皇帝这才看向儿子,问他今日去慧慈寺之事。父子俩又闲话一会儿,他才让儿子退下。
谢泽刚走出长华殿,就看见一个人影朝他小步跑过来。
他心中一凛,沉声喝问:“什么人?”
“太子表哥,是我。”陈宜玲的声音很轻,听着有些怯怯的。
谢泽微微眯了眯眼睛:“你在这儿做什么?”
有太监提了灯走上前,灯光下,陈宜玲脸色微红,含羞带怯。她垂首,轻声细语:“表哥,我是特意等你的。”
“等我?有事?”
“明天外面有灯会。我想请……”陈宜玲声音越来越低,几不可闻。
谢泽没听清:“你说什么?”
陈宜玲抬起头来,壮着胆子道:“我想请表哥帮我一个忙,约宋公子出来,就在望月楼。”
“嗯?”谢泽眉梢轻挑,“宋佑安?”
陈宜玲连连点头,双眸晶亮:“嗯。”
“你找他做什么?”谢泽不记得这个陈姓表妹和宋佑安有什么交集。
“啊呀。”陈宜玲顿足,又羞又急,“表哥,你真是……明天上元节啊。你说我找他做什么?当然是一块儿到街上走走,看看花灯。难不成还共商国是?”
上元节?
谢泽心念微动,轻笑出声。他倒是忘了,明天正月十五。如此说来,他这个陈表妹,竟然中意宋佑安么?
陈宜玲听他轻笑,只当他在取笑自己。她跟这个表哥来往不多,只敢小声嘀咕:“笑什么?难道你就没有想过跟谁一起去赏花灯么?”
谢泽之前还真没想过,他凭直觉认为,灯市人多,是以一直兴趣不大。有这功夫,还不如自己一个人清静呢。
不过经她这么一提醒,他脑海里倒是浮现起了一个人的面容。
她应该很喜欢吧?热热闹闹,到处都是花灯。或许明晚可以陪她去走走?
思及此,他不自觉勾了勾唇角。
“太子表哥,行行好……”
谢泽颔首:“行,我明日帮你问问。”
陈宜玲喜出望外,千恩万谢离去,而谢泽却还在想着清水巷的韩濯缨。
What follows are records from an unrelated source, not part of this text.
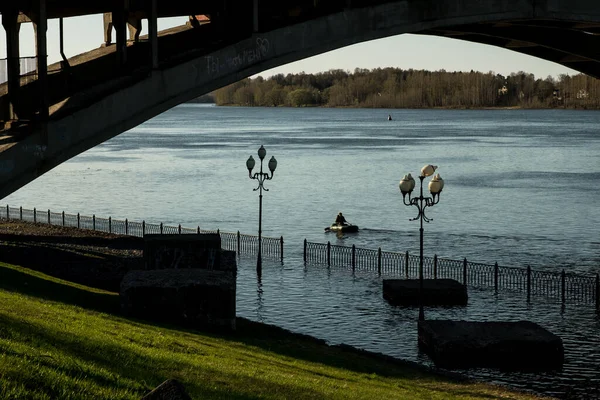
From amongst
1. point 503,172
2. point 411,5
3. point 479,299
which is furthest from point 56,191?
point 411,5

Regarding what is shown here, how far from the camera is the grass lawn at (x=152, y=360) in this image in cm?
1043

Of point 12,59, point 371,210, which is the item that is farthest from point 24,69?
point 371,210

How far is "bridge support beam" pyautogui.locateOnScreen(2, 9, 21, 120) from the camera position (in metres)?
19.6

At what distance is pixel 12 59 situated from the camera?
773 inches

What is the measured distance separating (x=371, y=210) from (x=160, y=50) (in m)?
51.8

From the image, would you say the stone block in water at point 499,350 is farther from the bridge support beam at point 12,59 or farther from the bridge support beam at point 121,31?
the bridge support beam at point 12,59

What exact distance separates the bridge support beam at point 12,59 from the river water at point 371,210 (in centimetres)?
1150

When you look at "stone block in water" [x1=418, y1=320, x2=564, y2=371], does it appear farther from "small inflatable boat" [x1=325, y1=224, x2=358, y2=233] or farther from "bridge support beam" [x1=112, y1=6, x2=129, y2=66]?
"small inflatable boat" [x1=325, y1=224, x2=358, y2=233]

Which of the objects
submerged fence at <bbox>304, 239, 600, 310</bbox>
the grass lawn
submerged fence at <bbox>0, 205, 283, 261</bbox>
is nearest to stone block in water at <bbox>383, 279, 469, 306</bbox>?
submerged fence at <bbox>304, 239, 600, 310</bbox>

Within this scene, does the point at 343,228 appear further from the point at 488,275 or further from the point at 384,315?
the point at 384,315

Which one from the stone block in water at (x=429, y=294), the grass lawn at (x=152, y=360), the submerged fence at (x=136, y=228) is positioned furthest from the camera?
the submerged fence at (x=136, y=228)

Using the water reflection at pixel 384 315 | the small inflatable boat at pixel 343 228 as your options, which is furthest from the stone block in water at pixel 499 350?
the small inflatable boat at pixel 343 228

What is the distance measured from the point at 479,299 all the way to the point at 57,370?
25138mm

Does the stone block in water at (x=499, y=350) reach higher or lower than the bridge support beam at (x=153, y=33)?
lower
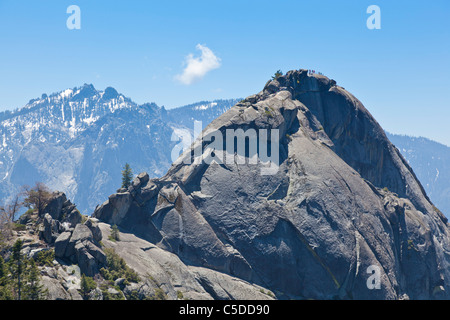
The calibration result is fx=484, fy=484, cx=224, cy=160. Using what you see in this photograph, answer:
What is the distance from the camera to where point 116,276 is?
3413 inches

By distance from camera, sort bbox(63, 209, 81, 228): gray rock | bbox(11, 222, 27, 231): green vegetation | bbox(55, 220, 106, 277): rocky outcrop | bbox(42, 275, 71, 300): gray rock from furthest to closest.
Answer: bbox(63, 209, 81, 228): gray rock, bbox(11, 222, 27, 231): green vegetation, bbox(55, 220, 106, 277): rocky outcrop, bbox(42, 275, 71, 300): gray rock

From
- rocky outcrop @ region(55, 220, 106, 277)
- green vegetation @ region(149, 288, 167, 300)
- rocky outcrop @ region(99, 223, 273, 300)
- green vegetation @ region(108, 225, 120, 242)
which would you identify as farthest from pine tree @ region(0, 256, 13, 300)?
green vegetation @ region(108, 225, 120, 242)

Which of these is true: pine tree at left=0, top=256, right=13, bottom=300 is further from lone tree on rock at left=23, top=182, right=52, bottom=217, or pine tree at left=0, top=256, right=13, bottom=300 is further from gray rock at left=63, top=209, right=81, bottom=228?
lone tree on rock at left=23, top=182, right=52, bottom=217

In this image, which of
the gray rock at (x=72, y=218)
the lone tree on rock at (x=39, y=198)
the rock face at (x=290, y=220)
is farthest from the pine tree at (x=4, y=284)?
the rock face at (x=290, y=220)

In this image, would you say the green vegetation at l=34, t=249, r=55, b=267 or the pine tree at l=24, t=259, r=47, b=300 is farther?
the green vegetation at l=34, t=249, r=55, b=267

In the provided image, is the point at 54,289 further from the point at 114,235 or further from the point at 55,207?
the point at 114,235

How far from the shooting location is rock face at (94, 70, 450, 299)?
105312 millimetres

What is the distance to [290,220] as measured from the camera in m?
108

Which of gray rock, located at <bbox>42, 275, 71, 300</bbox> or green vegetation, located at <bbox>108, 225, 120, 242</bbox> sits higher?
green vegetation, located at <bbox>108, 225, 120, 242</bbox>

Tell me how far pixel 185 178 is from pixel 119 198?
15944mm

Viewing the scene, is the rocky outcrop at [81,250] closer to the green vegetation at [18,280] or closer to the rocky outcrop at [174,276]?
the rocky outcrop at [174,276]

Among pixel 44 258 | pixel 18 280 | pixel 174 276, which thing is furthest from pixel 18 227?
pixel 174 276

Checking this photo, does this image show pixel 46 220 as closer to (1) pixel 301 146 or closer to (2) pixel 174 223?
(2) pixel 174 223

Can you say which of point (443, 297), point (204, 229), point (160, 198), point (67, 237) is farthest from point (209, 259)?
point (443, 297)
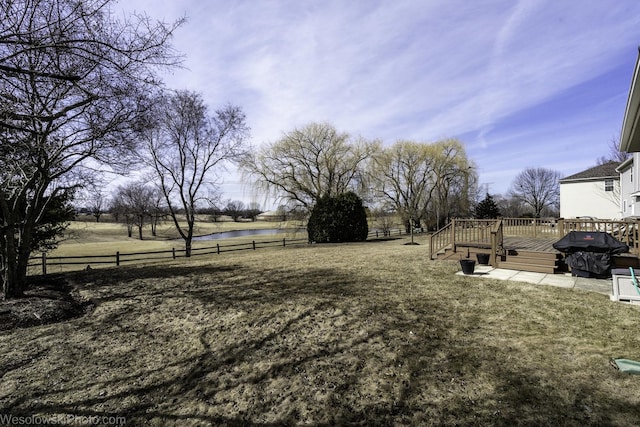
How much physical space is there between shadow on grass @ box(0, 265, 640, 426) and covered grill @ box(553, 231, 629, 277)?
4433mm

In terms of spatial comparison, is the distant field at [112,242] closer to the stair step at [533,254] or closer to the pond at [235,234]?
the pond at [235,234]

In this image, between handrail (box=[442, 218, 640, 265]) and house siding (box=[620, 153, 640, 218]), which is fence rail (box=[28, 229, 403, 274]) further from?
house siding (box=[620, 153, 640, 218])

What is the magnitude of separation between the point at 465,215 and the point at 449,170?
6.62m

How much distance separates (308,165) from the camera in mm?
24156

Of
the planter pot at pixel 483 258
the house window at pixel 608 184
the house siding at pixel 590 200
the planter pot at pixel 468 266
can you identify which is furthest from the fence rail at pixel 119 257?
the house window at pixel 608 184

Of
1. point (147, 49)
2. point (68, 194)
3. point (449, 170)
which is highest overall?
point (449, 170)

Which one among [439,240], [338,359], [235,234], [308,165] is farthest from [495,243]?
[235,234]

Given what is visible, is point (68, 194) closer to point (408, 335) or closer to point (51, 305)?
point (51, 305)

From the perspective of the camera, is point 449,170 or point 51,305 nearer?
point 51,305

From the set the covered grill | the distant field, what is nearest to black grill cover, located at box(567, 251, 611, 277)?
the covered grill

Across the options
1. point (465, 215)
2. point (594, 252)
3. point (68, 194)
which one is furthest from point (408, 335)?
point (465, 215)

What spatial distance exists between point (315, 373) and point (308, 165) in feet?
70.1

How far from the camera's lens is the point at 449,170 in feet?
99.1

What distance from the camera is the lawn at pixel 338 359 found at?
3.00m
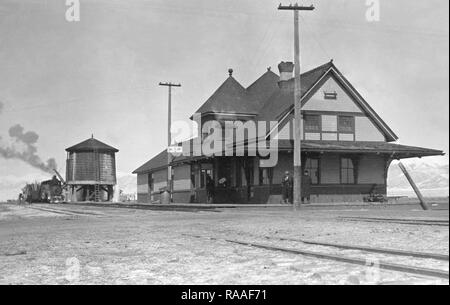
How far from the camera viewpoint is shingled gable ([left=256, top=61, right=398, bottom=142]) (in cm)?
3058

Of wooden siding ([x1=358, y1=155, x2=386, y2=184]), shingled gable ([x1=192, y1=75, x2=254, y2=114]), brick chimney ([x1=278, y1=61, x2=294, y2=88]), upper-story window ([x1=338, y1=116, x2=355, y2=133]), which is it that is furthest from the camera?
brick chimney ([x1=278, y1=61, x2=294, y2=88])

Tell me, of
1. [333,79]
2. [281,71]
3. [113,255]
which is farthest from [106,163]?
[113,255]

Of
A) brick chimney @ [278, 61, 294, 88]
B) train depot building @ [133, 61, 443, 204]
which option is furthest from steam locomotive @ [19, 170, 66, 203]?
brick chimney @ [278, 61, 294, 88]

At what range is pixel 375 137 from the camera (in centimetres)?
3238

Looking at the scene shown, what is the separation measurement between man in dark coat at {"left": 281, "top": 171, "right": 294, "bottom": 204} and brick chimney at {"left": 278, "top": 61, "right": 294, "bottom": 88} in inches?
429

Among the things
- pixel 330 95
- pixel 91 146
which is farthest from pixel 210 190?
pixel 91 146

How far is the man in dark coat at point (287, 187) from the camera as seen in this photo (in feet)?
87.1

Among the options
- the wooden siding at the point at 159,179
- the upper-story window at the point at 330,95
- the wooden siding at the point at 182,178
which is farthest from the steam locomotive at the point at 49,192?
the upper-story window at the point at 330,95

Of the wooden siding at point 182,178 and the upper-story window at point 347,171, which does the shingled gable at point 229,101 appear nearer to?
the wooden siding at point 182,178

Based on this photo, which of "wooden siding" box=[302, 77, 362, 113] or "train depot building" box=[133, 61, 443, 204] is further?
"wooden siding" box=[302, 77, 362, 113]

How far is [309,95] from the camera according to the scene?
102 ft

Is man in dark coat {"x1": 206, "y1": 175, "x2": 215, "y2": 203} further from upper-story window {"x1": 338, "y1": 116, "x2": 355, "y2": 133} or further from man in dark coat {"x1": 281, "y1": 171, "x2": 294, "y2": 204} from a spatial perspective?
upper-story window {"x1": 338, "y1": 116, "x2": 355, "y2": 133}
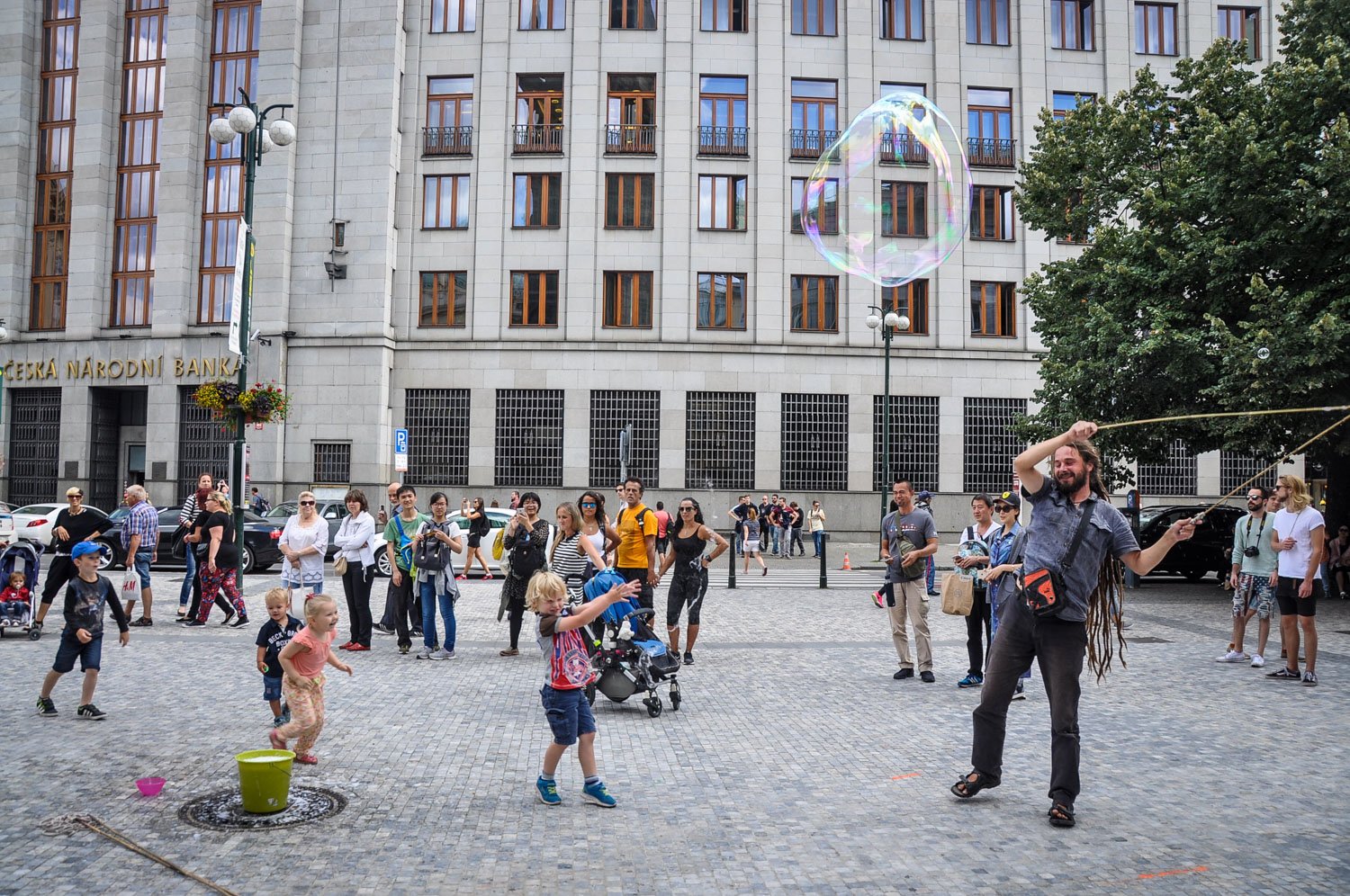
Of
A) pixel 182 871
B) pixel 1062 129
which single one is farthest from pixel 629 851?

也不知她现在心里好受些没有。他很好奇,她明日收到圣旨后会是什么反应。
韩濯缨今晚睡得很早,为了应征女傅,她起了个大早,奔波一天,情绪波动也大。所以兄长走后没多久,她就洗漱休息了。
次日清早起来,她照例在院中练武,神采飞扬,看不出丝毫异样。
翠珠原本还小心翼翼,怕勾起她伤心事,但见她似是雨过天晴,就渐渐放下心来。
“小姐,既然少爷把月银都交给小姐做家用,那小姐就不用想赚钱的事了。”
韩濯缨随口应下,心里却有些不以为意。她还是想自己赚钱的。
两人正说着话,门外忽然传来一阵喧闹声:“开门!有圣旨!”
韩濯缨惊讶异常,她连忙去开门。
只见门外停着一驾马车。几个小太监正从马车上搬东西下来,而为首的大太监则手捧圣旨进了大门,神情庄严肃穆。
“谁是韩氏濯缨?”
韩濯缨上前一步:“我是。”
大太监笑眯眯的:“接旨吧,韩女傅。”
这一声“韩女傅”让韩濯缨吃了一惊,来不及多想,当即行礼听旨。
而这道圣旨的内容更让她难以置信。
皇帝夸奖她文武双全、举止有度,要她教导公主武艺?还赏赐金银珠宝、衣衫布帛?
“韩女傅,快接旨谢恩啊。”大太监出声提醒。
韩濯缨稳了稳心神,轻声问:“敢问公公,皇上这是何意?”
“皇上的意思,不都在这圣旨里头写着么?”大太监老脸笑成了一朵花,“恭喜韩女傅了,以后教导公主,宫里各位主子见了,也要礼让三分。”
惊喜来的太过突然,韩濯缨一时难以接受。直觉告诉她,事情没这么简单。于是,她又试探着问:“贵妃娘娘昨日建议我主动辞去女傅之位,现在皇上圣旨又下来,我该怎么请辞,才能既不得罪皇上,也不得罪娘娘,还请公公教我。”
所以她是要现在主动再辞一次么?
她的神情看起来诚恳极了。
大太监脸上的笑收敛了几分,长长的眉毛耷拉下来:“韩女傅,娘娘虽然暂掌六宫事,可她也要听皇上的。皇上既已下旨尊你为女傅,其他人便动你不得。明白么?”
韩濯缨点头,表示受教:“明白。”
那就是说,虽然齐贵妃支持自己侄女,可皇帝依然选了她。
本来她对女傅之位已经不抱任何希望了,但是没想到今天还能奇迹般地收到圣旨。
看来齐贵妃也不能一手遮天嘛,但似乎还是有哪里不对。看昨日贵妃态度,分明是胸有成竹。